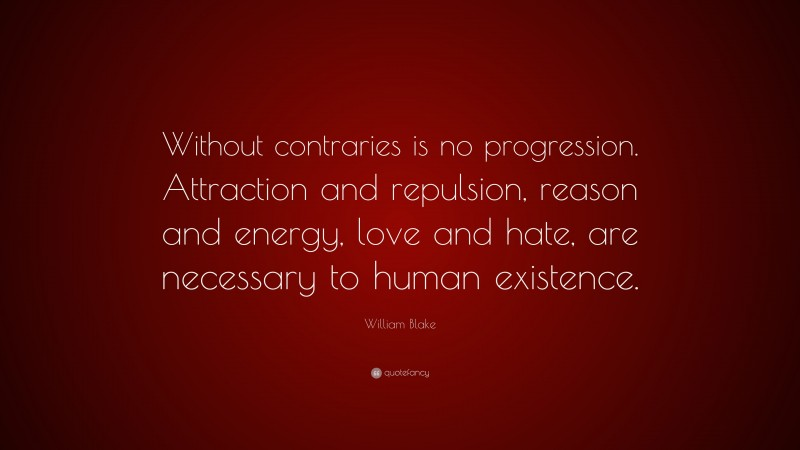 """William Blake Quote: """"Without contraries is no progression. Attraction and repulsion, reason and energy, love and hate, are necessary to human existence."""""""
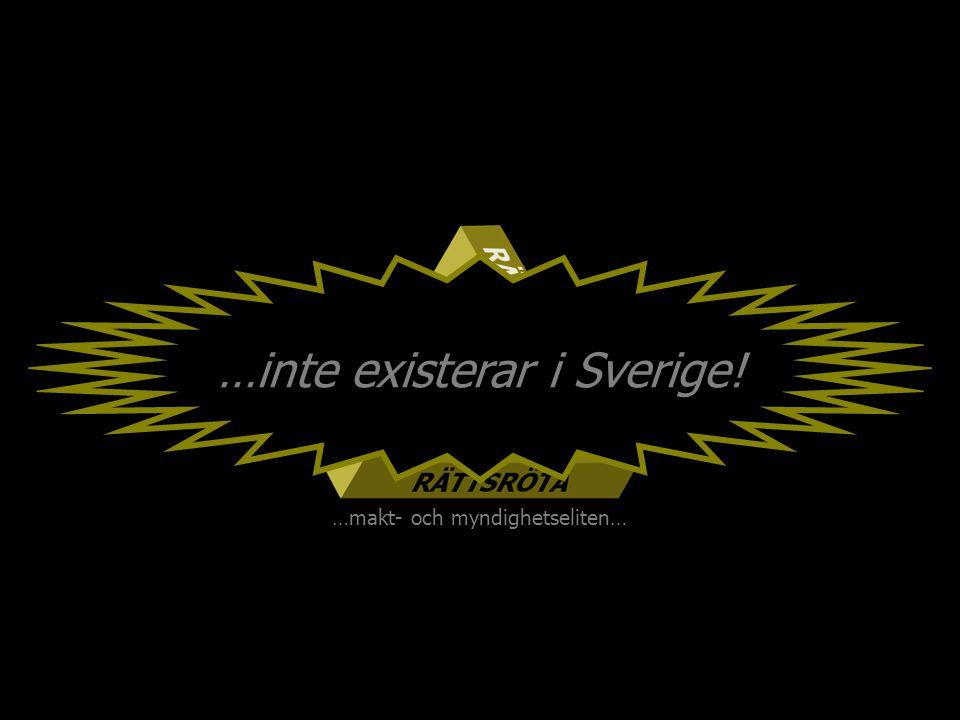…inte existerar i Sverige! …makt- och myndighetseliten…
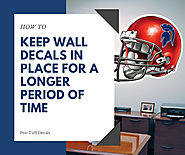 How to keep custom wall decals in place for a longer period of time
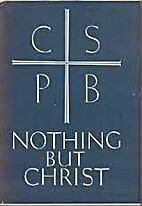Nothing but Christ : a Benedictine approach…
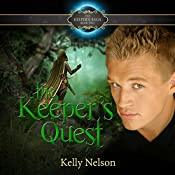 Keeper's Quest: Keeper's Saga, Book 2 | Kelly Nelson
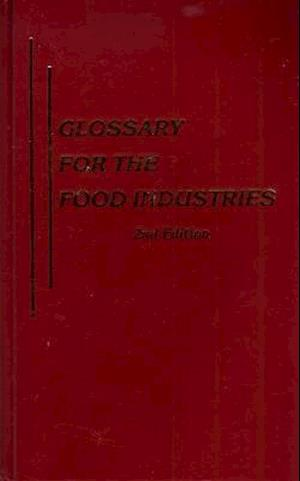 Bog, hardback Glossary for the Food Industries af W. A. Gould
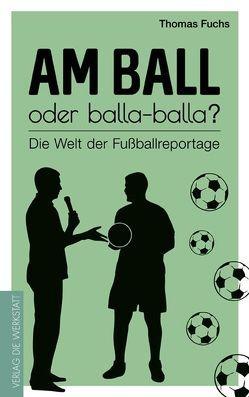 Am Ball oder balla-balla? von Fuchs,  Thomas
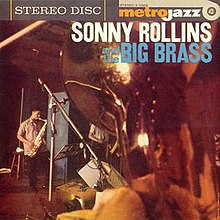 Sonny Rollins and the Big Brass.jpg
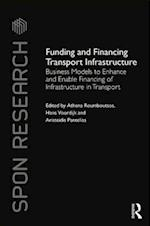 Funding and Financing Transport Infrastructure (Spon Research)
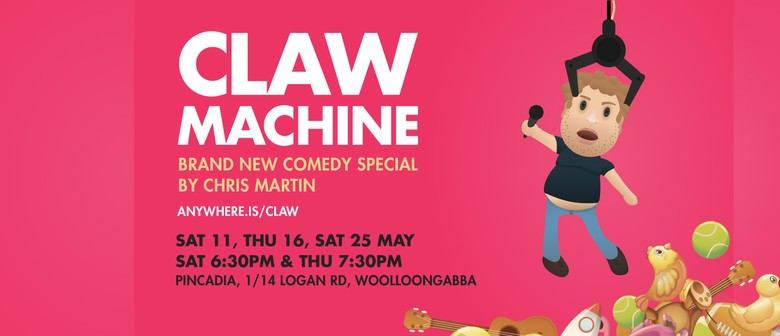 Chris Martin: Claw Machine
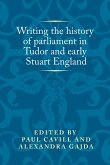 Writing the history of parliament in Tudor and early Stuart England (eBook, ePUB)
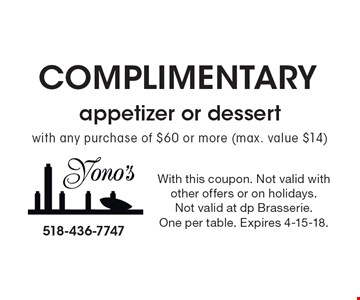 Complimentary appetizer or dessert with any purchase of $60 or more (max. value $14). With this coupon. Not valid with other offers or on holidays. Not valid at dp Brasserie. One per table. Expires 4-15-18.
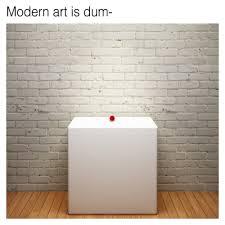 Modern Art Meme - museum of modern meme art tumblr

════

Lines from the one containing "Keeper's Quest: Keeper's" through the end of the listing, both included, are to be restated exactly, and pictures are to be left out.

### [The completed task]
 Keeper's Quest: Keeper's Saga, Book 2 | Kelly Nelson
 Bog, hardback Glossary for the Food Industries af W. A. Gould
 Am Ball oder balla-balla? von Fuchs,  Thomas
 Sonny Rollins and the Big Brass.jpg
 Funding and Financing Transport Infrastructure (Spon Research)
 Chris Martin: Claw Machine
 Writing the history of parliament in Tudor and early Stuart England (eBook, ePUB)
 Complimentary appetizer or dessert with any purchase of $60 or more (max. value $14). With this coupon. Not valid with other offers or on holidays. Not valid at dp Brasserie. One per table. Expires 4-15-18.
 Modern Art Meme - museum of modern meme art tumblr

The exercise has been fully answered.